Saturday, December 1, 2012

2012 Sakharov Prize Winner Nasrin Sotoudeh's Hunger Strike


2012 Sakharov Prize Winner
Nasrin Sotoudeh's Hunger Strike



By Alex P. Vidal

LOS ANGELES, California – Department Spokesperson Victoria Nuland of the Office of the Spokesperson, Department of State, has issued a statement November 30, 2012:
“We are deeply troubled by reports of the rapidly declining health of jailed Iranian human rights defender and 2012 Sakharov Prize winner Nasrin Sotoudeh.

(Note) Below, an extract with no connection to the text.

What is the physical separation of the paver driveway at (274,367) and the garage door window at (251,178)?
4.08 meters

Iranian officials have denied Sotoudeh, a leading women’s rights champion, medical care during her more than six-week hunger strike and have kept her in solitary confinement.
“We remain concerned for Sotoudeh’s well-being given Iran’s history of withholding treatment from prisoners and allowing them to die from hunger strikes.
“We demand the Iranian Government cease its intolerable mistreatment of Sotoudeh and immediately release her and the more than 30 other female political prisoners detained in Evin Prison.”

DISPUTE

Sotoudeh has represented imprisoned Iranian opposition activists and politicians following the disputed June 2009 Iranian presidential elections as well as prisoners sentenced to death for crimes committed when they were minors. Her clients have included journalist Isa Saharkhiz, Nobel Peace Prize laureate Shirin Ebadi, and Heshmat Tabarzadi, the head of the banned opposition group Democratic Front of Iran.
Sotoudeh was arrested in September 2010 on charges of spreading propaganda and conspiring to harm state security and was imprisoned in solitary confinement in Evin Prison. In January 2011, Iranian authorities sentenced Sotoudeh to 11 years in prison, in addition to barring her from practicing law and from leaving the country for 20 years.
An appeals court later reduced Sotoudeh's prison sentence to six years, and her ban from working as a lawyer to ten years.